Tessa asked, “Why did Gaylan’s Mom tell us to wear pants to the party?”

Michael hid a grin. “You’ll see.”

“Didn’t she raise mice in high school?”

“Yup. And she still likes critters.”

                        **

The huge patio at Gaylan’s was decorated like it belonged outside a bar-b-q joint. Oddly at one corner on the ground sat a pie-pan filled with peanuts, elsewhere there were pans of seeds and nearest the barn, there was an in-ground fake shallow “stream.” Tessa discovered when the humans partied, the chipmunks did too and weren’t beyond climbing a pant leg looking for a handout.

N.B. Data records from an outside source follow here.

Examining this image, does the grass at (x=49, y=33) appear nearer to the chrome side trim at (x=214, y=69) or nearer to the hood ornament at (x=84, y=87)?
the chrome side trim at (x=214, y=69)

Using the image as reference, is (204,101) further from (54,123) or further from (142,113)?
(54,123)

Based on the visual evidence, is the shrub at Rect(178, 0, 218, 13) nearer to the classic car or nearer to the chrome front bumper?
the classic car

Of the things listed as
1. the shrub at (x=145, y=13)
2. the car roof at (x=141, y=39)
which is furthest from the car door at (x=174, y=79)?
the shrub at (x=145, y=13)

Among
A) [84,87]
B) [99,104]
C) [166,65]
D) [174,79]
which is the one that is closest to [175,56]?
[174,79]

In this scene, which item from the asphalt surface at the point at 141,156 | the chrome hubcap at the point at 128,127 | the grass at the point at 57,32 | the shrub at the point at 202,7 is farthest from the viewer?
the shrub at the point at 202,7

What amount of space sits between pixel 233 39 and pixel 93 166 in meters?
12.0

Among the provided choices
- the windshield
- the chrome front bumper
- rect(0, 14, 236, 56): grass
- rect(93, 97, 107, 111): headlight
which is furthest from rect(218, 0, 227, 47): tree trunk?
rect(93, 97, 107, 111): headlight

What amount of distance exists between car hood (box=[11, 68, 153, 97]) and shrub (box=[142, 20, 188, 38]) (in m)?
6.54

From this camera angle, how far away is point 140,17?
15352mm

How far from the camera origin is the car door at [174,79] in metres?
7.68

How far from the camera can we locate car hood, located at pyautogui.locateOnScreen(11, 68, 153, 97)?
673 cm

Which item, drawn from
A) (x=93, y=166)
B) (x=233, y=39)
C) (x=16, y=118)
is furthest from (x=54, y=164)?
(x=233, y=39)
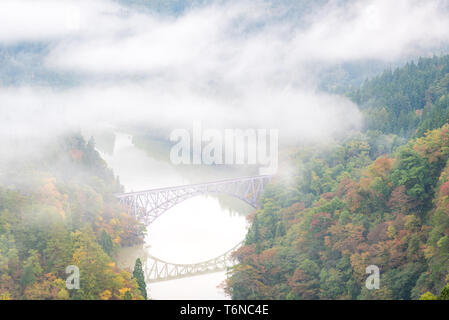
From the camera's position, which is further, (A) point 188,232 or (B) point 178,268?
(A) point 188,232

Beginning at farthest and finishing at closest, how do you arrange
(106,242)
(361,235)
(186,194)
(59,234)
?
(186,194), (106,242), (59,234), (361,235)

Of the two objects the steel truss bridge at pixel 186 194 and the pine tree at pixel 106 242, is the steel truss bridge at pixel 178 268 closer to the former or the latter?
the pine tree at pixel 106 242

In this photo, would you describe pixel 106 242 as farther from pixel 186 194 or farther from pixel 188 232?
pixel 188 232

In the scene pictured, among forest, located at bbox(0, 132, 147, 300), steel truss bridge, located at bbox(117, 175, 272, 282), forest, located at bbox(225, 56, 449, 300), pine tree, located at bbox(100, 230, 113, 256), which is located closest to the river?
steel truss bridge, located at bbox(117, 175, 272, 282)

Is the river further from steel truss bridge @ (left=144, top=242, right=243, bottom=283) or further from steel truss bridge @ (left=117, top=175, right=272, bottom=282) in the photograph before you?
steel truss bridge @ (left=117, top=175, right=272, bottom=282)

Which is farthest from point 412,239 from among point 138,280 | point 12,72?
point 12,72

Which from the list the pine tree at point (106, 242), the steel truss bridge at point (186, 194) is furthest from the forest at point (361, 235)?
the pine tree at point (106, 242)

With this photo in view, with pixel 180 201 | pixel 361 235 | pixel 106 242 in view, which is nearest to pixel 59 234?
pixel 106 242
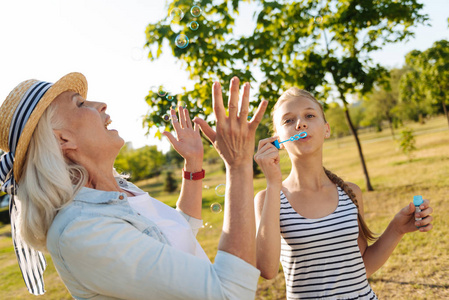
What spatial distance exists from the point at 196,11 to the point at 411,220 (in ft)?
11.4

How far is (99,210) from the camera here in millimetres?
1293

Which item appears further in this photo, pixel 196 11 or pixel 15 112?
pixel 196 11

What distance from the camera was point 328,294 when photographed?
5.81 ft

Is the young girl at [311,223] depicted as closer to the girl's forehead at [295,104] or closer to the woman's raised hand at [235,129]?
the girl's forehead at [295,104]

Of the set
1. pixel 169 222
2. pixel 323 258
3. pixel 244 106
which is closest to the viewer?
pixel 244 106

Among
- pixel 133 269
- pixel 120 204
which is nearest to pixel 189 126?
pixel 120 204

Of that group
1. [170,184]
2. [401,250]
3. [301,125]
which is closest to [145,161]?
[170,184]

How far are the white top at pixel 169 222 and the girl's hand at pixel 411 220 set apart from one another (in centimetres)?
117

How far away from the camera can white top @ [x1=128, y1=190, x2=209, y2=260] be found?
150cm

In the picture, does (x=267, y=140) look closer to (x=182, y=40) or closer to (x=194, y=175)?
(x=194, y=175)

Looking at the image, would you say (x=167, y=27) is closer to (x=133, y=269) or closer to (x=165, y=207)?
Result: (x=165, y=207)

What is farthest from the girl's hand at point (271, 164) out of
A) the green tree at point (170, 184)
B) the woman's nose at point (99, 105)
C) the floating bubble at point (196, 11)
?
the green tree at point (170, 184)

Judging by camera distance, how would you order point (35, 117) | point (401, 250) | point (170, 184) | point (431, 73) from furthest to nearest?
point (170, 184)
point (431, 73)
point (401, 250)
point (35, 117)

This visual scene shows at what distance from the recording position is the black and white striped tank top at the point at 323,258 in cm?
180
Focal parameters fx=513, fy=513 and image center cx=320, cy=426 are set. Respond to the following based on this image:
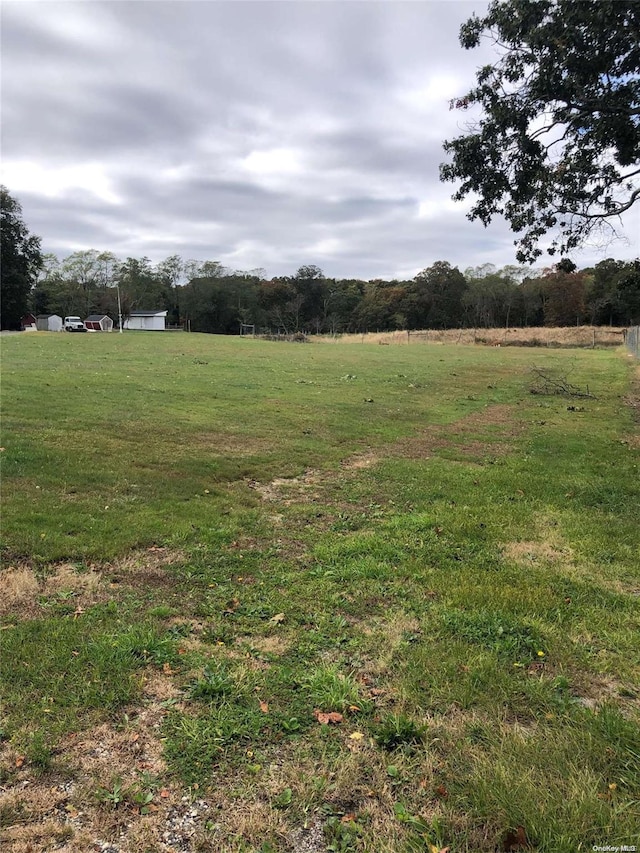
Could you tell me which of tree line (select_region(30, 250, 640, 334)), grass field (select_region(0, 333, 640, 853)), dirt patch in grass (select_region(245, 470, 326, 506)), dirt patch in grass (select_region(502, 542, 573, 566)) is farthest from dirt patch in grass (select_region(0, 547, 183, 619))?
tree line (select_region(30, 250, 640, 334))

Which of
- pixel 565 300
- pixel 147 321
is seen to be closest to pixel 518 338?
pixel 565 300

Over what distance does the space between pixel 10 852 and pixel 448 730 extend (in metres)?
2.08

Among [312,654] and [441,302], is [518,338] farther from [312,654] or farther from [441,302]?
[312,654]

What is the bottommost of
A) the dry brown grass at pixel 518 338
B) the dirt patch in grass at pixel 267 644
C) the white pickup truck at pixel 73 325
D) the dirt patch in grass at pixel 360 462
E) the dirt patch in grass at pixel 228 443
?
the dirt patch in grass at pixel 267 644

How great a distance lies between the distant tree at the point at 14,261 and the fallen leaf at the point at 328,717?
63964 millimetres

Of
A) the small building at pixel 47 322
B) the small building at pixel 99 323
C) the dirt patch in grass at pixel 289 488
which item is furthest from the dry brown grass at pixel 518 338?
the dirt patch in grass at pixel 289 488

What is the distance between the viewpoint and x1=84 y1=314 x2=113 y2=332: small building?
265ft

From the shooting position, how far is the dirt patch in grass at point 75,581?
156 inches

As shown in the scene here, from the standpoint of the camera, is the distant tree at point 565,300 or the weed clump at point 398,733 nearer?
the weed clump at point 398,733

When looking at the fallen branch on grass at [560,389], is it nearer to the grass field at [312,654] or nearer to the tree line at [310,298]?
the grass field at [312,654]

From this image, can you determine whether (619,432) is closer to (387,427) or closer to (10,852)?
(387,427)

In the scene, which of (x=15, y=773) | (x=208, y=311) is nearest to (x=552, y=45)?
(x=15, y=773)

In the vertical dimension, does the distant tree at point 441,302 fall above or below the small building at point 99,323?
above

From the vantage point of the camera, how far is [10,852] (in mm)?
2090
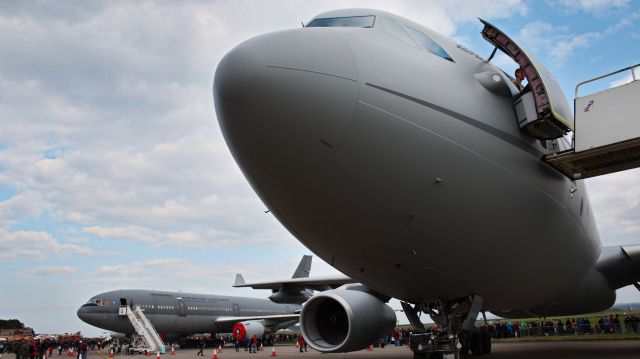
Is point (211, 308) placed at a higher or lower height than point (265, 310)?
higher

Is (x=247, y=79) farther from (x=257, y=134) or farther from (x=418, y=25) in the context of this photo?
(x=418, y=25)

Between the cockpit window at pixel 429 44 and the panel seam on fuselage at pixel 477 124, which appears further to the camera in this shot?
the cockpit window at pixel 429 44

Written in response to Charli Mills September 17, 2020, prompt at Carrot Ranch Literary: In 99 words (no more, no less), write a story of mice. It can feature any variety of the little critters in any situation. Are the the character or the inciting incident? Use any genre, including BOTS (based on a true story). Go where the prompt leads!

True Radio Memory

A phone call on a weeknight from my UPS driver son wasn’t a common thing. I asked, “What’s up?”

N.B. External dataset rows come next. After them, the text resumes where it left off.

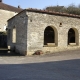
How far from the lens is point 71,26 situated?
818 inches

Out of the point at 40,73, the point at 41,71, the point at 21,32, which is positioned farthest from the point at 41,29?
the point at 40,73

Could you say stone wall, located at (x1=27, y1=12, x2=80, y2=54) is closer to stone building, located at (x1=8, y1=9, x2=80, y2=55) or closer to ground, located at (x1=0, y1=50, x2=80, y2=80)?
stone building, located at (x1=8, y1=9, x2=80, y2=55)

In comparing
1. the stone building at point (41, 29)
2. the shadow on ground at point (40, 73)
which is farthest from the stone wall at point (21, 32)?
the shadow on ground at point (40, 73)

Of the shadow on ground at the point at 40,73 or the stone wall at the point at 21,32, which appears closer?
the shadow on ground at the point at 40,73

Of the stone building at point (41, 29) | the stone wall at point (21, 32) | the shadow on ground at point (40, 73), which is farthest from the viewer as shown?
the stone wall at point (21, 32)

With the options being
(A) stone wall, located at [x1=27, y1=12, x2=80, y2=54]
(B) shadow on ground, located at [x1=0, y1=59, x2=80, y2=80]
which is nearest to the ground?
(B) shadow on ground, located at [x1=0, y1=59, x2=80, y2=80]

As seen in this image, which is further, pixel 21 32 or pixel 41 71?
pixel 21 32

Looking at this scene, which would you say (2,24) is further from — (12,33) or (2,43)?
(12,33)

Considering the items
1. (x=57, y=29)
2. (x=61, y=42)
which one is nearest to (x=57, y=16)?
(x=57, y=29)

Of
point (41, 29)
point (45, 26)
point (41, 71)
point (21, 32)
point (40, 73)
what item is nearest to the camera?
point (40, 73)

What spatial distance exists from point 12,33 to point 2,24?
22906 mm

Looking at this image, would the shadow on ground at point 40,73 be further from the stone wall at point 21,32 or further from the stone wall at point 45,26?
the stone wall at point 21,32

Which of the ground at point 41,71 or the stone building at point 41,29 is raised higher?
the stone building at point 41,29

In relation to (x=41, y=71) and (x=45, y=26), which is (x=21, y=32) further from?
(x=41, y=71)
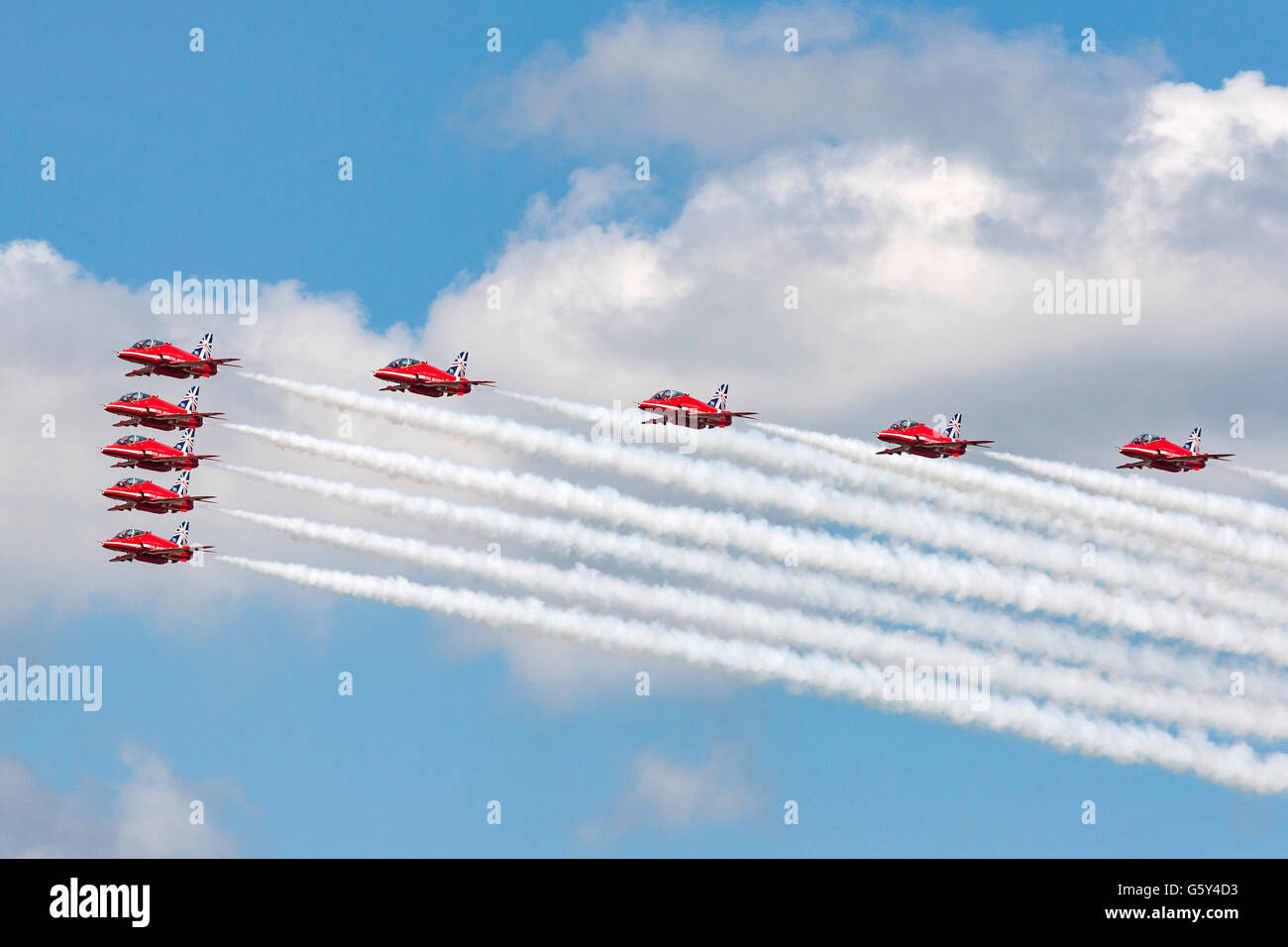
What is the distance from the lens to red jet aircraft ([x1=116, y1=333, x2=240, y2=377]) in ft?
583

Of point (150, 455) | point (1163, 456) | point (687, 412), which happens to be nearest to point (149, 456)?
point (150, 455)

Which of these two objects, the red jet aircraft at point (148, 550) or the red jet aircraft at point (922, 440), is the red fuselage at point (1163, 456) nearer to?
the red jet aircraft at point (922, 440)

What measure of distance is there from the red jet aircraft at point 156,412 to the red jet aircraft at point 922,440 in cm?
3726

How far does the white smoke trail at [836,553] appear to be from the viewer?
17525cm

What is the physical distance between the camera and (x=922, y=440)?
174875 millimetres

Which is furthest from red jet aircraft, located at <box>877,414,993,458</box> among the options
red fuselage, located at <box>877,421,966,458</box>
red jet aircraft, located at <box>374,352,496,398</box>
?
red jet aircraft, located at <box>374,352,496,398</box>

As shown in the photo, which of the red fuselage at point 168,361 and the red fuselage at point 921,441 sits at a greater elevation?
the red fuselage at point 168,361

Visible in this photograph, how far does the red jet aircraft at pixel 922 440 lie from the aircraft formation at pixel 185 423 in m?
0.05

“Every place I made a delivery today the ladies were crying about some DJ dying. Who was he and were you crying too?”

“On my God, yes. Bill Coffey from WBEE dropped dead yesterday after the show. Terry and Billy told us this morning. We all cried together.”

“Did you ever meet this guy?”

“No, but I knew him well. Those DJ’s are my friends.”

“They don’t know you.”

“But I feel like I know them.”

“I don’t get it.”

Written in response to Charlie Mills September 10, 2020, prompt from Carrot Ranch Literary: In 99 words (no more, no less), write a story that includes something heard on the radio. It can be from any station or era. What is heard? A song, announcement, ad? Think of how radion connects people and places. Go where the prompt leads!

Gale Force Winds

Tessa struggled against the wind to open the front door and once inside, the gale slammed it behind her. She heard no greeting. “Michael?”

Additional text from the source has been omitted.